=== Section Start ===
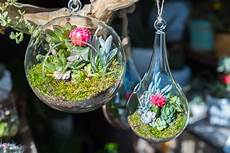plante suspendue verre suspension fleur exterieur vap vap
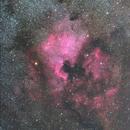 NGC7000,                                Tetsuya Harano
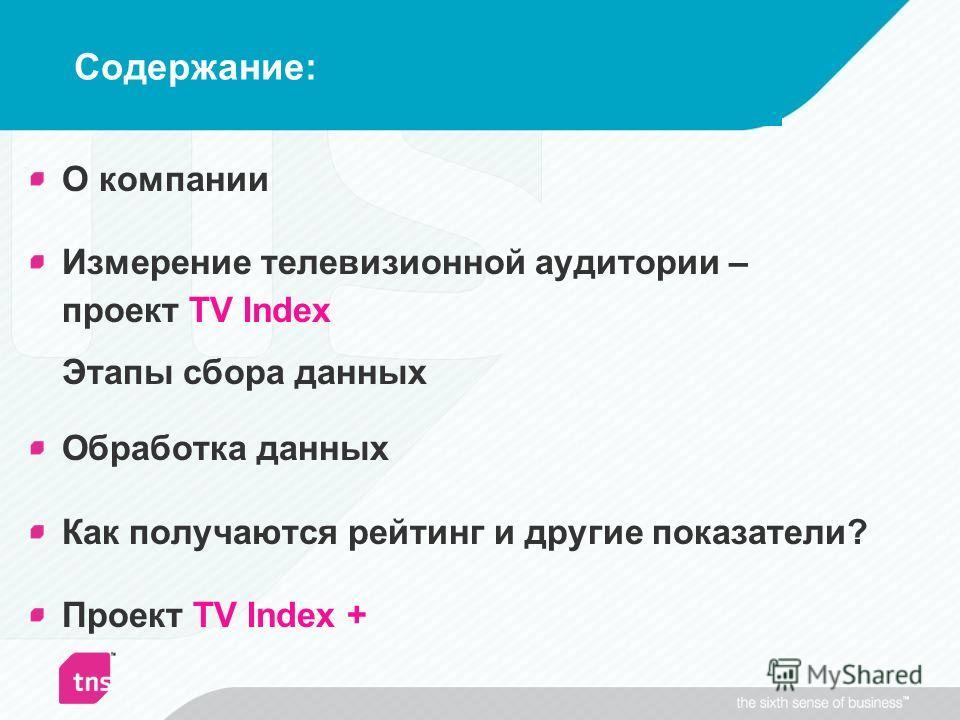 Содержание: О компании Измерение телевизионной аудитории – проект TV Index Этапы сбора данных Обработка данных Как получаются рейтинг и другие показатели? Проект TV Index +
=== Section End ===
What you have to do:
Every word of the material above should be copied exactly; no pictures.

Response to the task:
plante suspendue verre suspension fleur exterieur vap vap
 NGC7000,                                Tetsuya Harano
 Содержание: О компании Измерение телевизионной аудитории – проект TV Index Этапы сбора данных Обработка данных Как получаются рейтинг и другие показатели? Проект TV Index +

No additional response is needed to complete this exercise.